Dritte magische Heilbehandlung
Am geheimnisvollsten ist die dritte der magischen Heilbehandlungen, die der alte Schäfer vornahm und die ihn offenbar am meisten belastete. Zunächst sagte ein Zeuge aus: „hab den heyserichen mitt sampt zwee schwarzen Männer bey dem marterstock an der creutzstraßen am gäuckhel (am Gaigel, Waldbezeichnung bei Greußenheim) stehen sehen, ist hernahen solger bildstock durchbort gefunden worden.“ Der Schäfer selbst „gestehe im geringsten nit, das er auf ein Zeit auf den straßen in einen bildstock geboret habe!“ Seine Frau aber gab auf des Schultheisen Frage, „warumb Ihr mann die Bildstöck also durchbohre“, folgendes an: „Darumb habe er durchbohrt (salva venia) man einem die freudt genommen, hab er heysericher wiederumb durch das pohren geholffen.“
Man weiss, zu welchem Ende der Schäfer den Brauch ausübte. Wie er aber dabei verfuhr, wird in den Akten nicht erwähnt. Dies kann man nur im Vergleich mit anderen Heilbräuchen erklären und muss annehmen, dass der Hilfsbedürftige einen Körperteil in das künstlich gebohrte Heilloch stecken musste, wie z.B. in Allaines in Frankreich junge Eheleute den Arm in die Öffnung eines aus der Vorzeit stammenden aufrechten Steines zur Erlangung der Fruchtbarkeit legten. Auch bei Franken sind solche Steine mit Vertiefungen, in denen die Leute ihre mit Geschwüren oder Warzen behafteten Finger baden, nicht unbekannt. So steht bei Untereschenbach der „Tränenstein“ und bei Morlesau der „Warzenstein“
Erfolg
Das waren die magischen Heilhandlungen des Wunderdoktors von Greußenheim, mit deren Hilfe er eine ausgedehnte Praxis ausübte. Es ist zu lesen, dass er in Zell a. Main, Leinach , Helmstadt, Roßbrunn und Mädelhofen Mensch und Vieh segnete. Für eine Reise nach „Heydenfeldt“ versprach ihm sogar der Centgraf sicheres Geleit. Auch zu Würzburg in der Lindlesmühl und bei den fürstlichen Räten hat er Vieh gesegnet. Dies scheint auch der Grund zu sein, warum er immer wieder straffrei blieb. Sagte er doch selbst einmal: „Fürstl. Räthe Vühe auch gesegnet, sie ihme wohl durchhelfen.“ Wenn er sich auch verbürgte, von keinem Menschen einen Heller und Pfennig zu nehmen, so mag er doch gut dabei verdient haben; denn sein neidischer Nachbauer sagte, „er wölle ihm (sich) auch ein weißen bart kauffen, das segnen lehrnen und auch Reichsthaler verdienen“. Es sei ihm aber vergönnt; denn das Bannen der Krankheiten ist mit Gefahren verknüpft. Der Schäfer hat oft „so starck gesegnet, daß er selber darüber kranck geworden“.

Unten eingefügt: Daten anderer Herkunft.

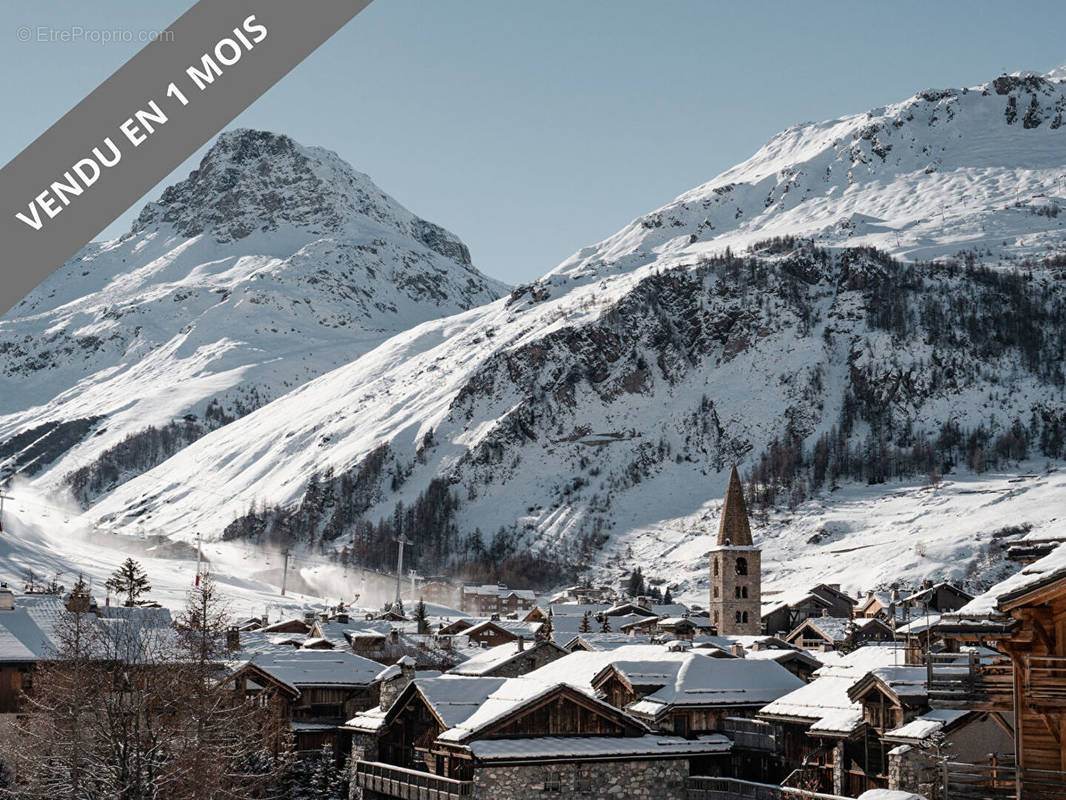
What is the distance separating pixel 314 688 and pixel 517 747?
20.4 metres

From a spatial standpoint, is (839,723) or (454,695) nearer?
(839,723)

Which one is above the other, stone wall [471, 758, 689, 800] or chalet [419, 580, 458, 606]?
chalet [419, 580, 458, 606]

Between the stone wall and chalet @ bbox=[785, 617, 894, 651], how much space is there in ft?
128

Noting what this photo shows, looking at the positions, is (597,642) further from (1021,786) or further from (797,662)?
(1021,786)

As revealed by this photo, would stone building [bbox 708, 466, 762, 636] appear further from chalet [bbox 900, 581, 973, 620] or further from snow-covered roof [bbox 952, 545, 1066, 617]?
snow-covered roof [bbox 952, 545, 1066, 617]

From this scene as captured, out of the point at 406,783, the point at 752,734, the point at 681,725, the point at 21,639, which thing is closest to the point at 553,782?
the point at 406,783

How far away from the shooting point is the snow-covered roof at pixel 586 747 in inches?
1741

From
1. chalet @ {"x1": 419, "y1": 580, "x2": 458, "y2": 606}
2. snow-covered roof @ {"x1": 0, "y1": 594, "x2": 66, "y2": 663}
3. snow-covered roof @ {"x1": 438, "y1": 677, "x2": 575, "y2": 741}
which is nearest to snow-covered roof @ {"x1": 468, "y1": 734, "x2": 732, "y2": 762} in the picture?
snow-covered roof @ {"x1": 438, "y1": 677, "x2": 575, "y2": 741}

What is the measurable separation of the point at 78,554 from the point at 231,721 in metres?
125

Wie der Strafprozess ausgegangen ist und wann und wie Adam Schäffer starb, ist leider nicht bekannt.
Siehe auch
Quellen
- Dr. Fritz Heeger: Der Wunderdoktor von Greußenheim. In: Die Frankenwarte - Blätter für Heimatkunde Nr. 12 (UB Hinweis in NA 93720)

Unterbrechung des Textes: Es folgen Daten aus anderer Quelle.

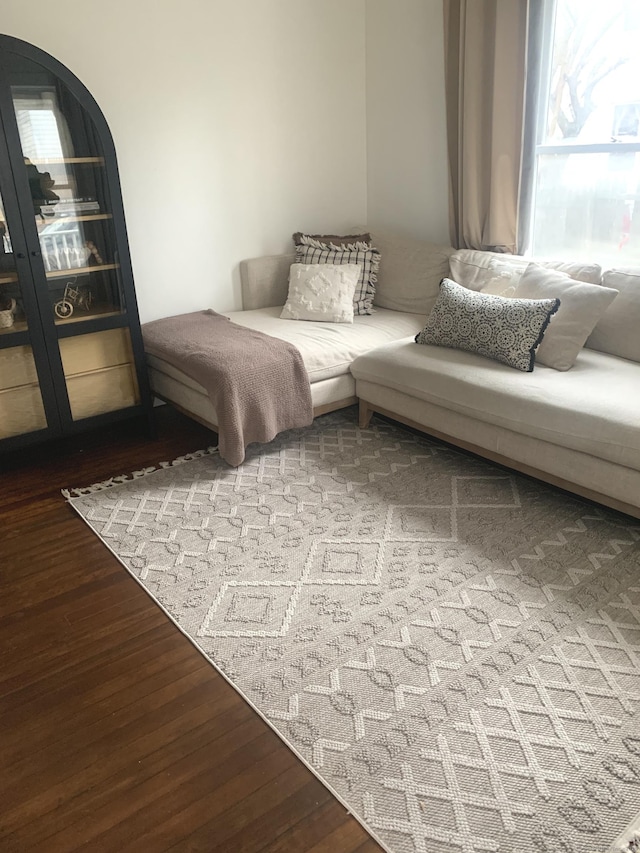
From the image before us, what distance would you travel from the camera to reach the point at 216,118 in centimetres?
366

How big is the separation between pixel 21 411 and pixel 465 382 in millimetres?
1962

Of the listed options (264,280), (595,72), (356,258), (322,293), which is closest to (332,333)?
(322,293)

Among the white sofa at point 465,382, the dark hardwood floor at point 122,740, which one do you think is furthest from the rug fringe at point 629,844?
the white sofa at point 465,382

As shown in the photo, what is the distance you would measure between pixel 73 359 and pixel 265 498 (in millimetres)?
1167

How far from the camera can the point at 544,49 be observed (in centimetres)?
323

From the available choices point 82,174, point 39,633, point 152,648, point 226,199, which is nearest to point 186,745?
point 152,648

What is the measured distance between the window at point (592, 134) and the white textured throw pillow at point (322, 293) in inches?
42.4

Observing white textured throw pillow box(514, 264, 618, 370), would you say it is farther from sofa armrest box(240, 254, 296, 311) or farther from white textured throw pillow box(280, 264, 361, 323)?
sofa armrest box(240, 254, 296, 311)

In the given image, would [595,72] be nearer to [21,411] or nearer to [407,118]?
[407,118]

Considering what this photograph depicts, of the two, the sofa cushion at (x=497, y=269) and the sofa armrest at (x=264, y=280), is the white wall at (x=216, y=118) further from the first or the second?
the sofa cushion at (x=497, y=269)

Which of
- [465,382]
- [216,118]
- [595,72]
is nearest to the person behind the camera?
[465,382]

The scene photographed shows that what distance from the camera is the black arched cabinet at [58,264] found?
2.76 metres

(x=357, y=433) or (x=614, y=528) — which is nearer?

- Staatsarchiv Würzburg (Misc. 2888)
- Die Frankenwarte - Blätter für Heimatkunde Nr. 11, 1929 Nr. 44 939
- Winfried Romberg, Germania Sacra, Dritte Folge 4, Die Bistümer der Kirchenprovinz Mainz, Das Bistum Würzburg 7, Die Würzburger Bischöfe von 1617 bis 1684, S. 279 (Online-Fassung)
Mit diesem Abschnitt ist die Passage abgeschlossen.